[Short captions from the web]
..........
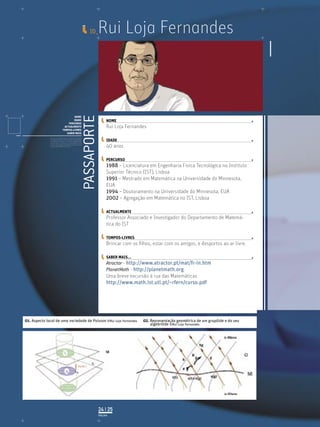 ID_    Rui Loja Fernandes


                                                                    PASSAPORTE
                                            NOME
                                            IDADE                                     NOME
                                        PERCURSO
                                     ACTUALMENTE                                      Rui Loja Fernandes
                                    TEMPOS-LIVRES
                                       SABER MAIS
              Licenciatura em Biologia-Recursos Faunísticos e Ambiente,
              Faculdade de Ciências da Universidade de Lisboa, Mestrado
              em Matemática Aplicada às Ciências Biológicas pelo                      IDADE
              Instituto Superior de Agronomia da Universidade Técnica
              de Lisboa Doutoramento em Biologia da Conservação pela
              Universidade de Sheﬃeld, Reino Unido.
                                                                                      40 anos

                                                                                      PERCURSO
                                                                                      1988 – Licenciatura em Engenharia Física Tecnológica no Instituto
                                                                                      Superior Técnico (IST), Lisboa
                                                                                      1991 – Mestrado em Matemática na Universidade do Minnesota,
                                                                                      EUA
                                                                                      1994 – Doutoramento na Universidade do Minnesota, EUA
                                                                                      2002 – Agregação em Matemática no IST, Lisboa

                                                                                      ACTUALMENTE
                                                                                      Professor Associado e Investigador do Departamento de Matemá-
                                                                                      tica do IST

                                                                                      TEMPOS-LIVRES
                                                                                      Brincar com os ﬁlhos, estar com os amigos, e desportos ao ar livre.

                                                                                      SABER MAIS...
                                                                                      Atractor - http://www.atractor.pt/mat/fr-in.htm
                                                                                      PlanetMath - http://planetmath.org
                                                                                      Uma breve excursão à rua das Matemáticas
                                                                                      http://www.math.ist.utl.pt/~rfern/curso.pdf




01. Aspecto local de uma variedade de Poisson ©Rui Loja Fernandes                                      02. Representação geométrica de um grupóide e do seu
                                                                                                           algebróide ©Rui Loja Fernandes




                                                                                 24 | 25
                                                                                 PÁGINA
 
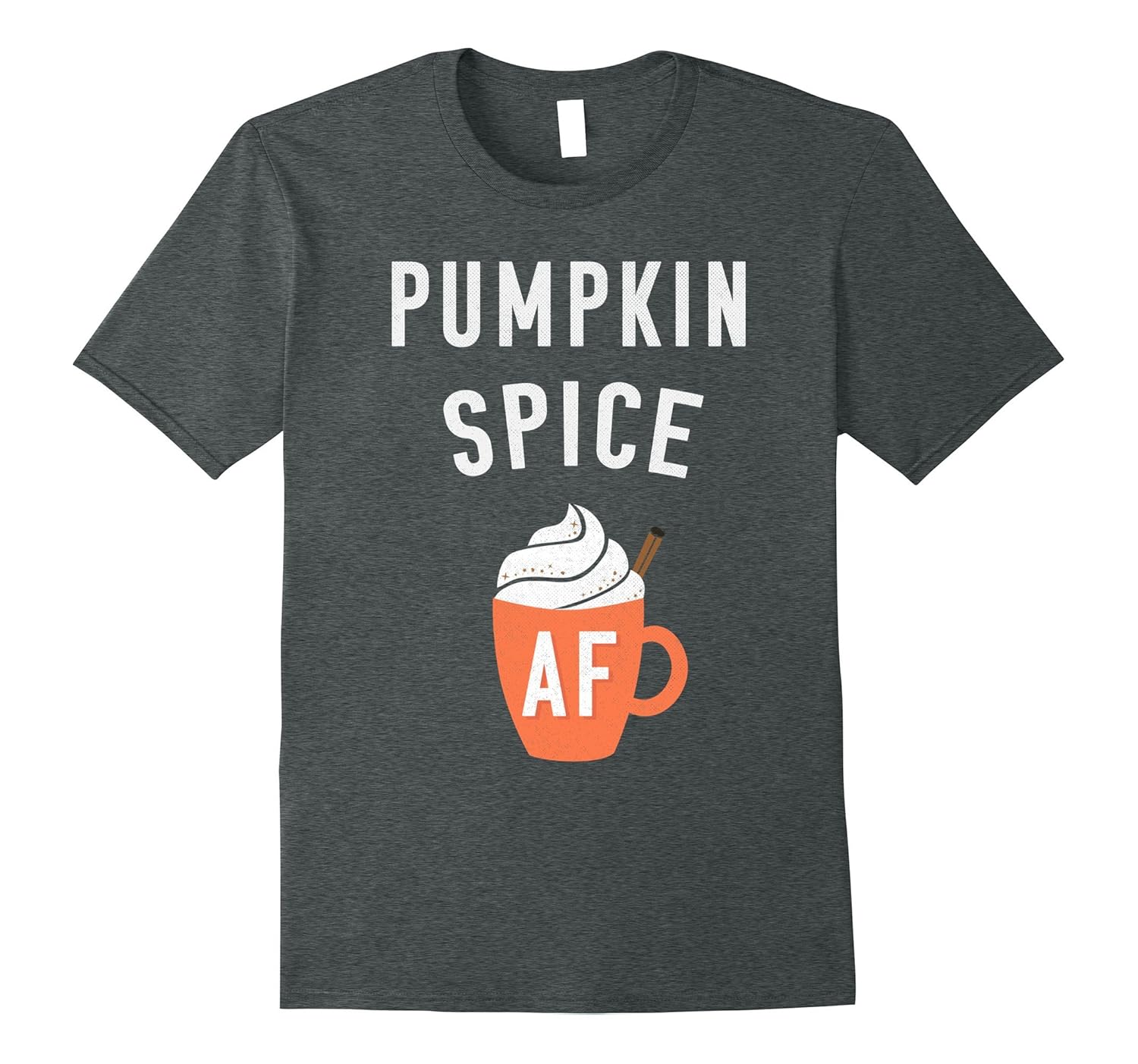 Pumpkin Spice T-Shirts Pumpkin Spice AF for PSL Lovers-ANZ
..........
* [TASK ITEM] Render the part of the material that opens with the line containing "SABER MAIS..." and closes with the line containing "http://www.math.ist.utl.pt/~rfern/curso.pdf" as a Markdown table with two columns, Row and Line, giving each line a row number and leaving out blank lines.

* [WRITTEN REPLY]
| Row | Line |
|---|---|
| 1 |                                                                                       SABER MAIS... |
| 2 |                                                                                       Atractor - http://www.atractor.pt/mat/fr-in.htm |
| 3 |                                                                                       PlanetMath - http://planetmath.org |
| 4 |                                                                                       Uma breve excursão à rua das Matemáticas |
| 5 |                                                                                       http://www.math.ist.utl.pt/~rfern/curso.pdf |